[[ Records for the task, beginning ]]

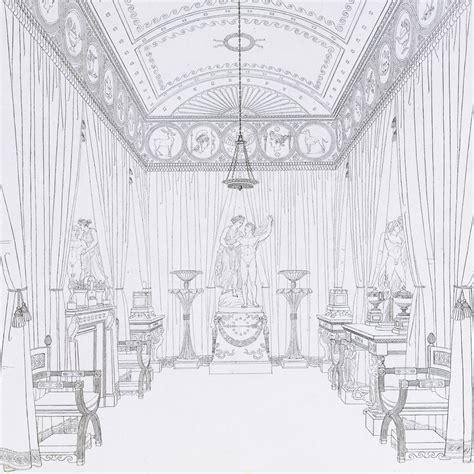 thomas hope  regency style victoria  albert museum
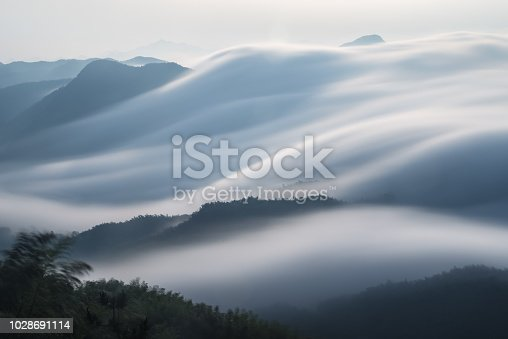 flowing clouds closeup on mountains, spectacular clouds from waterfalls,long time exposure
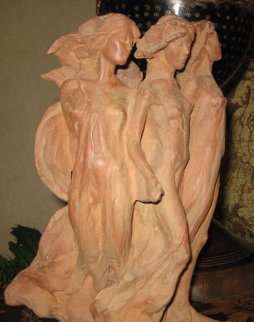 Daughters of Odessa Terracotta Sculpture 1993 Sculpture - Frederick Hart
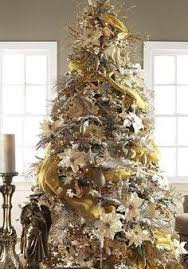 gold christmas decorations ideas - Google Search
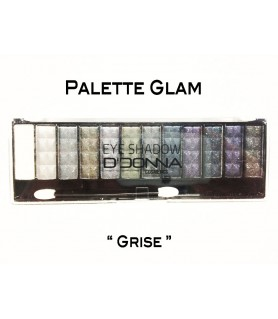 PALETTE GLAM by KCOSMETIQUE Grise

[[ Records for the task, end ]]

Return the material word for word, images omitted.

 thomas hope  regency style victoria  albert museum
 flowing clouds closeup on mountains, spectacular clouds from waterfalls,long time exposure
 Daughters of Odessa Terracotta Sculpture 1993 Sculpture - Frederick Hart
 gold christmas decorations ideas - Google Search
 PALETTE GLAM by KCOSMETIQUE Grise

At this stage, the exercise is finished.